Kampfmittelräumer entschärft Fliegerbombe auf Wilo-Gelände

Nortkirchenstraße war gesperrt

Das zweite Mal in einer Woche ist in Dortmund eine Fliegerbombe aus dem Zweiten Weltkrieg gefunden worden. Der 250-Kilo-Blindgänger tauchte bei Bauarbeiten auf dem Wilo-Gelände auf. Sie wurde noch am Donnerstagabend entschärft. Während der Entschärfung war die Nortkirchenstraße gesperrt.

HÖRDE

, 01.06.2017 / Lesedauer: 2 min
Kampfmittelräumer entschärft Fliegerbombe auf Wilo-Gelände

Auf dem Gelände des künftigen Wilo-Campus' wurde die Bombe gefunden. Sie liegt am unteren Rand des Parkplatzes in der Bildmitte.

Aktualisierung 18.56 Uhr: Bombe entschärft

Der Kampfmittelräumer war erfolgreich, die Bombe ist unschädlich gemacht worden. Alle Sperrungen sind mit sofortiger Wirkung aufgehoben.

Aktualisierung 18.10 Uhr: Entschärfung hat begonnen

Die Entschärfung der Fliegerbombe hat begonnen, meldet die Stadt. Erfahrungsgemäß wird sie zwischen 30 und 45 Minuten dauern. Daumen drücken!

Aktualisierung 17.33 Uhr: Beginn der Entschärfung wohl gegen 18 Uhr

Ab sofort ist die Nortkirchenstraße gesperrt, die Buslinie 440 fährt eine Umleitung. Die Haltestellen "Wilo" und "Pferdebachtal" werden für die Dauer der Sperrung nicht angefahren.

Der Beginn der Entschärfung ist für ca. 18 Uhr angepeilt.

Erstmeldung 17.02 Uhr: Keine Anwohner betroffen

An der Nortkirchenstraße entsteht der neue Wilo-Campus. Wahrscheinlich bei diesen Bauarbeiten ist am Donnerstag die Weltkriegsbombe aufgetaucht. Sie wird noch am Abend entschärft werden, meldete die Stadt in einer Pressemitteilung - wann genau, ließ sie bisher offen. Fest steht hingegen, dass die Nortkirchenstraße um 17.30 Uhr gesperrt wird.

Vor der Entschärfung muss ein Radius von 250 Metern rund um die Bombe evakuiert werden. Was relativ unproblematisch ist, gibt es doch in diesem Bereich keine Wohnungen.
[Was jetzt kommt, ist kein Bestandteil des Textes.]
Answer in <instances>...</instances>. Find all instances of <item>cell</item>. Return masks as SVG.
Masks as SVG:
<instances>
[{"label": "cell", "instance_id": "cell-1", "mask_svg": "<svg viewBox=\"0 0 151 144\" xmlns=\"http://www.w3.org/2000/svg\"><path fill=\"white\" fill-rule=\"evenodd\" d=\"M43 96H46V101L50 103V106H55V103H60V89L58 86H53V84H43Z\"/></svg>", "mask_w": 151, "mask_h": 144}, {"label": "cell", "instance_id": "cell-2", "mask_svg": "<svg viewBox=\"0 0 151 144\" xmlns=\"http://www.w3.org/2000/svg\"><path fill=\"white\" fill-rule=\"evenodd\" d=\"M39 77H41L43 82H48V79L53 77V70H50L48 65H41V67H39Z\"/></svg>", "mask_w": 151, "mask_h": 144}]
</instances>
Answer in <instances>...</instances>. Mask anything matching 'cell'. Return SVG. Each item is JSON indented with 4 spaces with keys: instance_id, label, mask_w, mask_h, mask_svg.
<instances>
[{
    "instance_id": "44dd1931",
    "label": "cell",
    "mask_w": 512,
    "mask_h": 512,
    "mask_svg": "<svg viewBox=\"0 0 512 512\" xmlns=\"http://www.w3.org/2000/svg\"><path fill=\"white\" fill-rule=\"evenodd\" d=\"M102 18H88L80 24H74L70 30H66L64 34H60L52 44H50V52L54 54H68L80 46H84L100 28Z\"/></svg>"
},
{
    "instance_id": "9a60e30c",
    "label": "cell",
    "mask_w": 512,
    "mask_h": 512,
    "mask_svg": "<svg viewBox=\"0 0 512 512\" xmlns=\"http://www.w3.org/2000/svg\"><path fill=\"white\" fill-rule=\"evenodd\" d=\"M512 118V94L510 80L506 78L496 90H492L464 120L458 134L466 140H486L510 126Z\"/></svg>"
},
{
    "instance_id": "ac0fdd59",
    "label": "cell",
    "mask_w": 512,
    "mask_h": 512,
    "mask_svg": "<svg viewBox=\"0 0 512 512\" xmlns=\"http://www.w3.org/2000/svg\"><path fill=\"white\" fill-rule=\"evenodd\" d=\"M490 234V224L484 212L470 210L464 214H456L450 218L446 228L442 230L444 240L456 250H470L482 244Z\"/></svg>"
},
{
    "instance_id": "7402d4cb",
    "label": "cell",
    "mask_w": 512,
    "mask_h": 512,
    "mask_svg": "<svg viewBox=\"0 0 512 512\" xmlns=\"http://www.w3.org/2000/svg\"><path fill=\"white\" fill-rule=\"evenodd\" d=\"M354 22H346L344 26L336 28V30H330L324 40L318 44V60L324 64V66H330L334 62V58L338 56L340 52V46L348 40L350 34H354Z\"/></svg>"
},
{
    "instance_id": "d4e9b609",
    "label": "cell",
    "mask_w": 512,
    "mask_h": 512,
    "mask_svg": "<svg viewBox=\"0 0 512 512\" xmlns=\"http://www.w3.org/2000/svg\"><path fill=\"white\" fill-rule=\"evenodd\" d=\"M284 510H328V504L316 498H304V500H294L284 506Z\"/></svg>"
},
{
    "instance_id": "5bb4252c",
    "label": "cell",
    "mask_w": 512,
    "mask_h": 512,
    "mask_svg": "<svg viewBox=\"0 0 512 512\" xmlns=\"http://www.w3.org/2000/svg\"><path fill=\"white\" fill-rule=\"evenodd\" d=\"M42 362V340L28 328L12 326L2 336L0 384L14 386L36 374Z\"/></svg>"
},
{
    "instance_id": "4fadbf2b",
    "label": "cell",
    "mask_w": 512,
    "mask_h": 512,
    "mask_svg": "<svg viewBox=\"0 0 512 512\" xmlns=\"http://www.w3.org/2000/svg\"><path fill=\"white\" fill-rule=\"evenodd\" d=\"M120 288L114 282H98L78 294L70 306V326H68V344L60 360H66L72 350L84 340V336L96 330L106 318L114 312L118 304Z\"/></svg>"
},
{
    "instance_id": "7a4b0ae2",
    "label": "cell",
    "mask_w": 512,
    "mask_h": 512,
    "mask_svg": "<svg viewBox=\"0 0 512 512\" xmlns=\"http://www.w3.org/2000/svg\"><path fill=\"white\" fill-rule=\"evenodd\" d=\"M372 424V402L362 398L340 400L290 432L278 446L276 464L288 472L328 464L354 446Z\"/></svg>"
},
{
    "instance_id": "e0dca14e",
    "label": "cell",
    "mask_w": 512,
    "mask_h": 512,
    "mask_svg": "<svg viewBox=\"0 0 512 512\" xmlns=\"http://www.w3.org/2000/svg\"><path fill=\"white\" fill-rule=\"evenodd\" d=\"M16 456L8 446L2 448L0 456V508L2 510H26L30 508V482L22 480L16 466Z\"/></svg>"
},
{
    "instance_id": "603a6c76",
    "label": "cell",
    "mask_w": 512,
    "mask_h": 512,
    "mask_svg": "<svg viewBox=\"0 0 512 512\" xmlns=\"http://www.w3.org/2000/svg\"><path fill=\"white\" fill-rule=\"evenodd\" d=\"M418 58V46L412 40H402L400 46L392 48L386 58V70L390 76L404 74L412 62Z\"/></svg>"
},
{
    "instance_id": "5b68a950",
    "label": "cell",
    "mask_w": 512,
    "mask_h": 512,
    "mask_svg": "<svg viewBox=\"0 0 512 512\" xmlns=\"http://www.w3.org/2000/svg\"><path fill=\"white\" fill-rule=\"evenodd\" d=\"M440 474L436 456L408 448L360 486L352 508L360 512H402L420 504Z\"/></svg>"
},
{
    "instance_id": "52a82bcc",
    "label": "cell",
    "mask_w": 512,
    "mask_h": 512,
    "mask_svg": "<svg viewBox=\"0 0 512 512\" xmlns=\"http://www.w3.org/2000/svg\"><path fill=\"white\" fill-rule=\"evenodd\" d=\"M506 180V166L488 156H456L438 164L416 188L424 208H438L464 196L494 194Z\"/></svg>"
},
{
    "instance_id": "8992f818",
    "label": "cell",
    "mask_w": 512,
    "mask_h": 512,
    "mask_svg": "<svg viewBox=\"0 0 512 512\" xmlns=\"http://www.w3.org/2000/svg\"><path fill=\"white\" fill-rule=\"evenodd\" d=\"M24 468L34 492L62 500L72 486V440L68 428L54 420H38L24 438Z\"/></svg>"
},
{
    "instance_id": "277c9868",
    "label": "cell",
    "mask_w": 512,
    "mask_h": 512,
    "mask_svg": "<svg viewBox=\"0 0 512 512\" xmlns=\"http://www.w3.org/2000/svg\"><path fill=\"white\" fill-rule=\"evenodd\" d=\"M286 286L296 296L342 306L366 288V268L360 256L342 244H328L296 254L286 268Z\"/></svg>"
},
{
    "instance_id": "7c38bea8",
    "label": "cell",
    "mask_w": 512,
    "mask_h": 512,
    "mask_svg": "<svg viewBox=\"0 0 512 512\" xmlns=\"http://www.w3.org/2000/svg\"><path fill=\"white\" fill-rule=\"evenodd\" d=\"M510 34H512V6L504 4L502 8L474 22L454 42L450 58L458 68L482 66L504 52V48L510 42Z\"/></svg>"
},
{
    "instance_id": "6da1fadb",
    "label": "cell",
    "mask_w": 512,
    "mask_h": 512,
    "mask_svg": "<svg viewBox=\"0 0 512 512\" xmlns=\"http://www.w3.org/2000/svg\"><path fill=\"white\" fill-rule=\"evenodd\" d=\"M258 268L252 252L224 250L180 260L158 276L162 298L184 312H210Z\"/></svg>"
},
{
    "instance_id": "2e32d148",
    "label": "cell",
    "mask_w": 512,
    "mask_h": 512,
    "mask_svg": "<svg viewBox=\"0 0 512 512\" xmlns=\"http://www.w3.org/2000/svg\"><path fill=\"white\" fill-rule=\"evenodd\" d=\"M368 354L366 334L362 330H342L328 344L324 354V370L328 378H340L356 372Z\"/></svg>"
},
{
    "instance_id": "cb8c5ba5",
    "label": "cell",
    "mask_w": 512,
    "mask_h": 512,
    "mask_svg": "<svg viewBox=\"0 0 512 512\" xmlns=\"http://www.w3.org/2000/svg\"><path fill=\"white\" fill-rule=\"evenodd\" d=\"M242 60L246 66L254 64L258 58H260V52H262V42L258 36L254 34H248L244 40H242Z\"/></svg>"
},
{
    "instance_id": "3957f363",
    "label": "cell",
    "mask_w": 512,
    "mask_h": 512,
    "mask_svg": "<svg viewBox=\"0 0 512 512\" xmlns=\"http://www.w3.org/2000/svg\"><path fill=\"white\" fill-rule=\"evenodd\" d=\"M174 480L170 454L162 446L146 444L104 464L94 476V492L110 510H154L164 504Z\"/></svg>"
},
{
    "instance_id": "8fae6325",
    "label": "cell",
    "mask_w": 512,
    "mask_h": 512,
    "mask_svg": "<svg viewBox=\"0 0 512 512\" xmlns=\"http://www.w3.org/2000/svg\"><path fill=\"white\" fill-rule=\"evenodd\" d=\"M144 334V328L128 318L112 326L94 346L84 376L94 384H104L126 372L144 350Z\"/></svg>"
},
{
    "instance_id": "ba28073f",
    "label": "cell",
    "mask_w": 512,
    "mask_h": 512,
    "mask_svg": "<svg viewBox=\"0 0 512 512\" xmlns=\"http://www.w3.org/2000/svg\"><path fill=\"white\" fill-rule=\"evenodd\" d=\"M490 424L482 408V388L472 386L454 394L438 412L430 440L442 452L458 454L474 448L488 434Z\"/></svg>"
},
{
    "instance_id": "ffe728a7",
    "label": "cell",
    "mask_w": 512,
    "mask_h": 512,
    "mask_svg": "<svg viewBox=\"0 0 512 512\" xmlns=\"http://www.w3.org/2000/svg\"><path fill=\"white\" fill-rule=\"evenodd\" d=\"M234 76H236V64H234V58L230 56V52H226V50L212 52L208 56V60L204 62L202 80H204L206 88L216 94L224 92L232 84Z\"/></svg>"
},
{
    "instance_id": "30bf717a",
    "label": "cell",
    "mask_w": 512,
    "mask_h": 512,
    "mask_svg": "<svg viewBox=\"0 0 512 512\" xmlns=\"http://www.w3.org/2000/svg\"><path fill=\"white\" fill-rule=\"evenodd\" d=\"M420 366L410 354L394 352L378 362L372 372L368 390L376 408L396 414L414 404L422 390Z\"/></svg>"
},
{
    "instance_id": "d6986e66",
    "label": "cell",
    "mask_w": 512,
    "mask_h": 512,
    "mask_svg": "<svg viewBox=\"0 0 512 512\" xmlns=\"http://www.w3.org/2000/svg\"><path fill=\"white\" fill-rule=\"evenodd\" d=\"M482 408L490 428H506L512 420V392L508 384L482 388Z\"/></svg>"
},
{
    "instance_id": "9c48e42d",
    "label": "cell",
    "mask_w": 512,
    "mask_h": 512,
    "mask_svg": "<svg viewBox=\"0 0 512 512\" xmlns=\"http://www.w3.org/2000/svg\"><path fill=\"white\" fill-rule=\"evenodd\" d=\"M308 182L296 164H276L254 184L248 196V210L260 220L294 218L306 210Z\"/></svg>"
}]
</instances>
Lediglich die Mitarbeiter von Wilo und anderen angrenzenden Firmen im Gewerbegebiet sind betroffen, doch werden die meisten davon zu diesem Zeitpunkt wohl schon im Feierabend sein.

Erst am Dienstag war ebenfalls eine 250-Kilo-Bombe in Wambel entschärft worden. Dort mussten 50 Anwohner ihre Wohnungen verlassen. Auch auf dem Wilo-Gelände wurden in der jüngeren Vergangenheit immer wieder alte Weltkriegsbomben entschärft - die mit Abstand größte im November 2014. Damals mussten nach dem Fund einer 1,8-Tonnen-Luftmine rund 17.000 Anwohner den Evakuierungsradius verlassen.